Passage |
········

Okay. Before you jump all over me about the use of salmon to make fabric, hear me out. This product created by ES Salmon Leather is made from discarded salmon skins. When I saw it for the first time, I was salmon struck. It was (and still is) absolutely beautiful.
The idea was spawned (sorry about the pun) from a government grant to find uses for the discarded parts of salmons. The Company invented salmon leather to re-purpose the salmon skins into usable exotic leather similar to snake skin without the ethical animal treatment issues.
What’s it Feel Like?
This is not your grandmother’s pleather. Wait! Was pleather around back then? Okay, well you got my drift here. I touched it, and I can honestly say talk about butter. It simmers, has amazing depth, beautiful feel, and is a must have for those who want the skin-look without the eco-guilt. (Yes, people call your designers. Don’t stop at go and collect your $200, just call. If you don’t have an eco-designer in New Jersey, then call mine.)
I had the absolute pleasure of interviewing Stiven Kerestegian, CEO of the Company, at the Architectural Digest Home Show in the Spring. You can listen to the ES Salmon podcast here or click on the podcast at the beginning of the article.
The podcast is short and sweet but full of juicy details about this product. (Remember, I love green design just as much as I love eco-friendly sub-floors. Both make me swoon at the knees. If you remembered my piece on the Twin Maples Showhouse and its fab designers you know how much I admire good design. Go have a look see after you read this article. Gorgeous designs.)
Are they Killing the Fish for the Skins, Anna?
No. This is not your fur industry meets fish industry. Nor is the Little Mermaid poising nude on behalf of the fish. According to the Company,
“ES Salmon Leather is a noble and versatile material, made by re-purposing salmon skin which was previously discarded by the commercial salmon industry. The leather has some truly unique aesthetic and physical qualities, not only is it tough, it is very flexible.”

········

What is being asked |
How would you sum up the salmon leather article in two sentences? Answer from the salmon leather article alone.

Data extract |
········

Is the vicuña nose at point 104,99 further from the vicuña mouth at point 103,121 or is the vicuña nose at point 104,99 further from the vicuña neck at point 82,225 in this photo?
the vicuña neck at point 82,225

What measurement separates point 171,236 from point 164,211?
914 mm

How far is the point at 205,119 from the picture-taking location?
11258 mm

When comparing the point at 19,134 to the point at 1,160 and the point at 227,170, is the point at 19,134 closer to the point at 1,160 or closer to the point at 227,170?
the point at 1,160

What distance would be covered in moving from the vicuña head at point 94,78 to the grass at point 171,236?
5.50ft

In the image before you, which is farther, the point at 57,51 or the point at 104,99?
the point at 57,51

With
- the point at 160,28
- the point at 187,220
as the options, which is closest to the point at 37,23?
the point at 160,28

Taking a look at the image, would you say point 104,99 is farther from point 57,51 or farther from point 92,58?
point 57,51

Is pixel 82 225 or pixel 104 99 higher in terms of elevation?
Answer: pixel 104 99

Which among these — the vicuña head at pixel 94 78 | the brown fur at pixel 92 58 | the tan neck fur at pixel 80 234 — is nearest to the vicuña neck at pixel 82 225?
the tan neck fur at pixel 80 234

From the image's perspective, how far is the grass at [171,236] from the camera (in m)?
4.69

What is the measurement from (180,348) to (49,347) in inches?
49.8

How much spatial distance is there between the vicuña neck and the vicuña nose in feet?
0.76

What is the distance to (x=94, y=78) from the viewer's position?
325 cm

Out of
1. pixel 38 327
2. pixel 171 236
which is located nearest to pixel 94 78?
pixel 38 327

········

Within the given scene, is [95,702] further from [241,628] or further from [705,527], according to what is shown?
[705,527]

········

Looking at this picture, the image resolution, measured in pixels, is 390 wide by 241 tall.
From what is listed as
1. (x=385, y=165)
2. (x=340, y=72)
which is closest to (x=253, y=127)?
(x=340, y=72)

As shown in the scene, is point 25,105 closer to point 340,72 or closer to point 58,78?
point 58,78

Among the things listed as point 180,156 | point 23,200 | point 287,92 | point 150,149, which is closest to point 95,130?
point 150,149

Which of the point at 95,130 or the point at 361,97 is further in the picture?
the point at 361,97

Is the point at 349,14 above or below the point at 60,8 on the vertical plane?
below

········

Result |
ES Salmon Leather makes an exotic leather, similar to snake skin, from salmon skins that the commercial salmon industry previously discarded; the idea came from a government grant to find uses for discarded salmon parts. The fish are not killed for their skins, and the material has amazing depth and a beautiful feel, and according to the Company it is both tough and very flexible.